Assuming set -e (set -o errexit) is used as well, this can be shortened to pipe | that | fails || test $? -eq 141 (+ some indispensable comments, of course, that explain magic number).
Note this doesn't preserve the original exit code from the pipe. Although it appears to, the else exit $? will return 1 because of the test command executed by [[. An alternative solution that preserves the exit code is shown here.
-1 from me because of the problem mentioned by @SpinUp. Their answer is better.
12

The trap command lets you specify a command to run when encountering a signal. To ignore a signal, pass the empty string:

trap '' PIPE

7 Comments

Wouldn't this ignore all non-zero errors and defeat pipefail? If so, how would test the error code from the signal that gets raised, so that I can continue on 0 and 141?
This would only ignore SIGPIPE errors, leaving other signals unaffected.
Have I totally misunderstood the question? I assumed it was about ignoring the error code returned by a child process that receives SIGPIPE. This answer is about ignoring SIGPIPE in the current process. So it only helps if the child process is a script that you wrote that you can include this line in. (In which case it's probably wrong -- your child process will write forever if it's consuming infinite input like /dev/urandom.)
There seem to be two opposite questions ("Is there a way to set bash to ignore SIGPIPE errors", which I answered, and "[I]s there an approach to writing an error handler that will handle all error status codes but, say, 0 and 141", which I interpreted as "Handle everything except SIGPIPE".)
Doesn't work for while cond; do echo something; done | head -10 (at least not for GNU bash, version 5.1.8(1)-release (x86_64-apple-darwin19.6.0))
|
7

There isn't a way that I know of to do this for the whole script. It would be risky in general, since there's no way to know that a child process didn't return 141 for a different reason.

● WHAT YOU NEED TO DO:
**A.** In the bash SIGPIPE discussion, what command ignores the PIPE signal by passing an empty string?
**B.** According to the bash SIGPIPE discussion, why does "else exit $?" fail to preserve the original exit code from the pipe?
**C.** Extend the bash SIGPIPE discussion from its last sentence.
The listing plays no part in this work.

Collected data
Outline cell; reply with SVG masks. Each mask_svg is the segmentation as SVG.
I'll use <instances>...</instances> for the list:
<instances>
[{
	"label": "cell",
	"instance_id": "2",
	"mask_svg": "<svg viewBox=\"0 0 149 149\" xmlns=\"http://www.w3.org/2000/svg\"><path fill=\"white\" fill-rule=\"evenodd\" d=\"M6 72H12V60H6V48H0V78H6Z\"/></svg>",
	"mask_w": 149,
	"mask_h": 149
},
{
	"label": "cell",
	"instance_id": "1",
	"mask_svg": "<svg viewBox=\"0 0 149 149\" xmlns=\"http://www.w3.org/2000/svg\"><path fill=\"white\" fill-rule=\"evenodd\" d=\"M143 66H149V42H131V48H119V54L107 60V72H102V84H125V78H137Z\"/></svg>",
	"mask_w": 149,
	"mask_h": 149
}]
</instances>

● EXPECTED OUTPUTS:
**A.** trap '' PIPE

**B.** By the time "else exit $?" runs, $? holds the result of the test command executed by [[, not the pipe's exit code. So it returns 1 instead of the original code.

**C.**
But you can do this on a per-command basis. The || operator suppresses any errors returned by the first command, so you can do something like:

set -e -o pipefail
(cat /dev/urandom || true) | head -c 10 | base64
echo 'cat exited with SIGPIPE, but we still got here!'

Comments

4

Is there a way to set bash to ignore SIGPIPE errors, or is there an approach to writing an error handler that will handle all error status codes but, say, 0 and 141?

An alternative answer to the second question, which ignores the SIGPIPE termination signal from the child process (exit code 141):

cmd1 | cmd2 | cmd3 || { ec=$?; [ $ec -eq 141 ] && true || (exit $ec); }

This uses the exit command in a subshell to preserve the original exit code from the command pipe intact, if it's not 141. Thus, it will have the intended effect if set -e (set -o errexit) is in effect along with set -o pipefail.

We can use a function for cleaner code, which allows the use of return instead of the trick of putting exit in a subshell:

handle_pipefails() { 
    # ignore exit code 141 from command pipes
    [ $1 -eq 141 ] && return 0
    return $1
}

# then use it or test it as:
yes | head -n 1 || handle_pipefails $?
echo "ec=$?"

# then change the tested code from 141 to e.g. 999 in
# the function, and see that ec was in fact captured as
# 141, unlike the current highest voted answer which 
# exits with code 1.


# An alternative, if you want to test the exit status of all commands in a pipe:
handle_pipefails2() {
    # ignore exit code 141 from more complex command pipes
    # - use with: cmd1 | cmd2 | cmd3 || handle_pipefails2 "${PIPESTATUS[@]}"
    for x in "$@"; do
        (( $x == 141 )) || { (( $x > 0 )) && return $x; }
    done
    return 0
}

Aside: Question Interpretation

As pointed out in the comments to @chepner's answer, interpreting the first part of the question is more difficult -- one interpretation is, "ignoring error codes from child processes generated by SIGPIPE", and the code above accomplishes that. However, causing Bash to ignore the SIGPIPE signal entirely can make a child process write forever, since it never receives a termination signal. E.g.

(yes | head -n 1; echo $?)
# y
# 141

(trap '' PIPE; yes | head -n 1; echo $?)
# must be terminated with Ctrl-C, as `yes` will write forever

Comments

1
set -o errexit       # Exit on error, do not continue running the script
set -o nounset       # Trying to access a variable that has not been set generates an error
set -o pipefail      # When a pipe fails generate an error

random="$(!(cat /dev/urandom) | tr -dc A-Za-z0-9 | head -c 10)"

echo $random

Since we cut off 'cat' we'll get a pipe fail. But by negating the status with the '!' it won't trigger the pipefail detection.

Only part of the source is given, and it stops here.